EXTRACTED TEXT:
[Start of section]

40 comments to Samizdata quote of the day

  • Steven R

    It’s a proxy war. It’s no different than Korea, the Suez, Vietnam, Afghanistan, Central America, and Africa. The West doesn’t need Ukraine to win, just grind down Russia to the point Putin throws up his hands and goes home or his inner circle decides he needs to have a 9mm brain aneurysm.

    The lessons powers need to learn is if you’re going to war, go to war and mean it.

  • Ian

    That’s one helluva quote.

  • Paul Marks

    At this point Mr Putin either wins or he loses – and he must lose, for the good of the Ukraine and for the good of RUSSIA (and the Central Asian states who depend on Russia to prevent them being absorbed into China – I was just reminded, on Twitter, that much of the natural resources, such as gold, is actually in those Central Asian states).

    Korea sort of worked – but it was a long-term disaster not to allow General McArthur to strike (with conventional weapons – it is a lie that he wanted to use nuclear weapons) at Chinese bridges and supply roads and bases. Part of the terrible Truman Administration policy of allowing the Marxists to take China (that could have been prevented – the KMT was given deliberately terrible “advice” by Washington, such as the demand to call off the 1846 Manchurian Offensive, and then American aid was cut-off at a critical time – the treason, and it was treason, of the American “old China hands”).

    The creation of the People’s Republic of China Communist Party Dictatorship (by the so called “liberals” in Washington), did not “just” lead to the deaths of tens of millions of Chinese under the tyrant Mao, it has also created a terrible threat to the entire world – the PRC being the number one manufacturing power since 2012, in the end military power depends on economic, manufacturing, wealth.

    Suez, Vietnam, Afghanistan – all disasters and disasters for the same reason, VICTORY was never the objective, the objective was always a “political settlement” – and that means DEFEAT.

    Mr Putin must be defeated – going for a draw will not work.

    To quote from “Game of Thrones” (before the show fell apart) “Winter Is Coming”.

  • Paul Marks

    I was recently sent some articles showing that VICTORY is no longer the driving objective of political and military thinking even in Israel.

    If true that is very bad indeed – there is no draw, there is only win-or-lose, victory or defeat.

    And for Israel – defeat means extermination, another six million (plus) dead Jews.

    So hardly a Happy New Year.

  • The West doesn’t need Ukraine to win

    No, it really does, because all the other things you mention only happen if it does.

[End of section]

DATASET EXCERPT:
[Start of section]

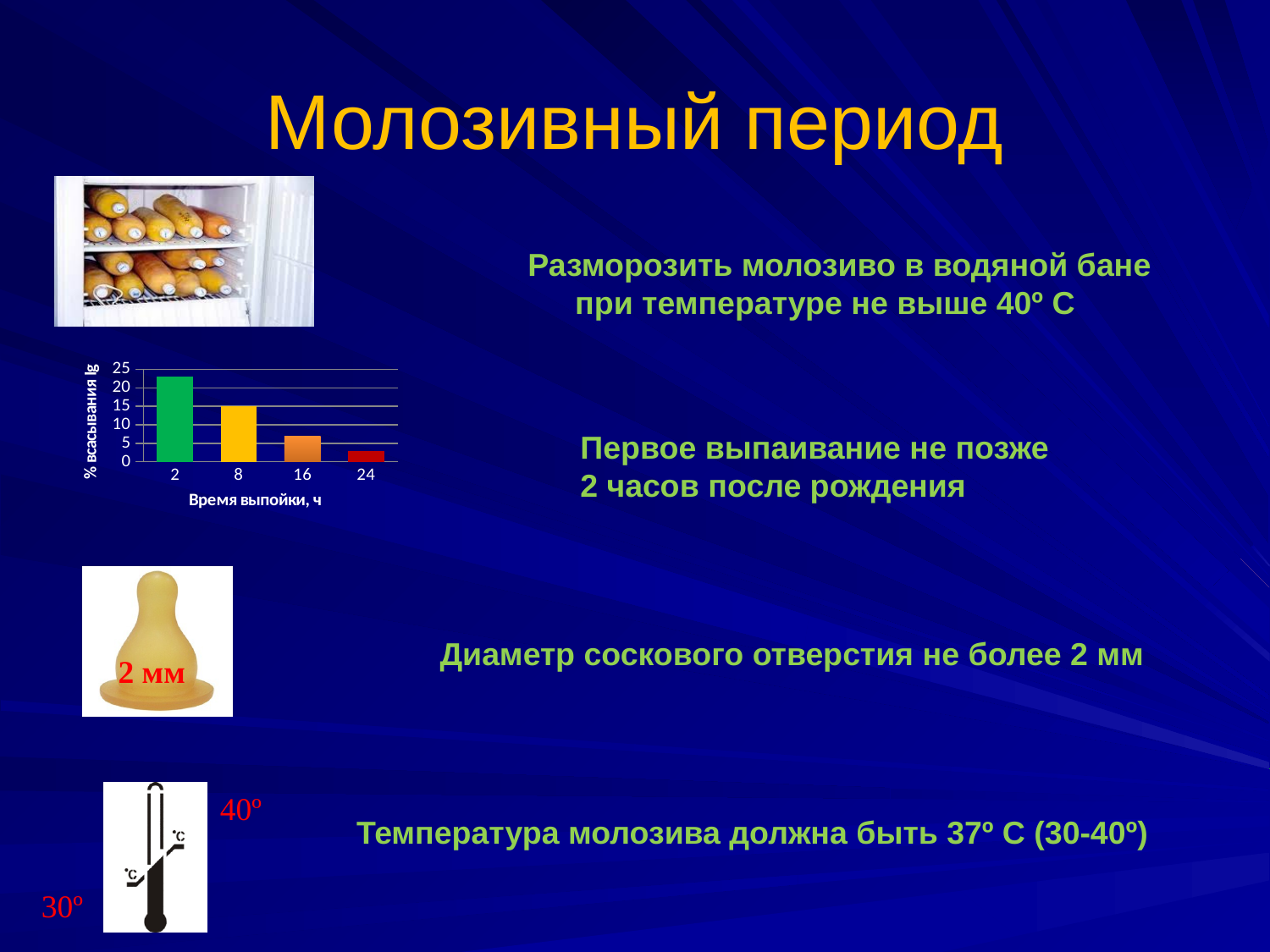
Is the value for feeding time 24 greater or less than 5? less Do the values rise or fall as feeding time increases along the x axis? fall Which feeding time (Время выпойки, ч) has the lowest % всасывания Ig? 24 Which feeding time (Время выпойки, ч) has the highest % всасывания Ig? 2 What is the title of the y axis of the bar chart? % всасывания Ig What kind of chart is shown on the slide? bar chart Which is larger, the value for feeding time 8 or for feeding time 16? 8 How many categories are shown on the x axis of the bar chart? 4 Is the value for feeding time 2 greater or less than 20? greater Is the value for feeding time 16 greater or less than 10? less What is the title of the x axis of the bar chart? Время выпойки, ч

[End of section]

YOUR ASSIGNMENT:
Extend the comment thread on the Samizdata quote of the day, picking up after its final comment.

RESPONSE FOR THIS EXERCISE:
  • Freddo

    Putin is an old man. An armistice now and a new leadership in the West and Russia in a couple of years time is likely more beneficial for everyone involved. If we can avoid a nuclear war at the potential risk of the dirty laundry of the Biden family being aired then it is a cost I’m willing to pay, much more than the current destruction of lives in the Ukraine. No doubt Eliot Cohen would still have a bright future at the Atlantic writing about “DeSantis is literally 10 times worse than Trump who already was literally 10 times worse than Hitler”.

  • bobby b

    Paul Marks
    September 26, 2022 at 3:38 pm

    “I was recently sent some articles showing that VICTORY is no longer the driving objective of political and military thinking even in Israel.”

    You mean the Vietnam model that the US introduced back in the ’70’s?

    It does appear we’re following it again now, in Ukraine. Send in just enough to not lose, but the cost to send enough to win would be too unpopular. And too confronting to the enemy. And unneeded – we’ll just wait them out and they’ll see we’re right. Etc. . .

    It worked so well back then.

  • Mr Ed

    A ‘stalemate’ is a determination of the game in chess, as much a final outcome as victory or defeat. It ends the encounter. An impasse is a temporary situation, where neither side can progress. There are no stalemates in wars except where both sides are destroyed. Sooner or later, one will regain the initiative.

    In chess, being enemies is the essence of the game, like Luther, they can do no other. In life, being an enemy is a choice or a necessary reaction to another’s choice. We, unlike rival predators, can trade with others and co-exist to mutual benefit, each side benefitting the other by exchange and comparative advantage.

    But the lessons of economics are viciously hated by many.

  • Ferox

    It matters less what the US or NATO will actually do, than what Putin thinks the US or NATO will do, in response to his escalations.

    That is why having Biden at the top at this moment in history is particularly tragic. If, in 100 years, historians are writing the history of the 21st century nuclear exchange, they will begin, as Churchill did in his history of the second world war, with the failures of western leadership to show resolve when resolve could have made a difference.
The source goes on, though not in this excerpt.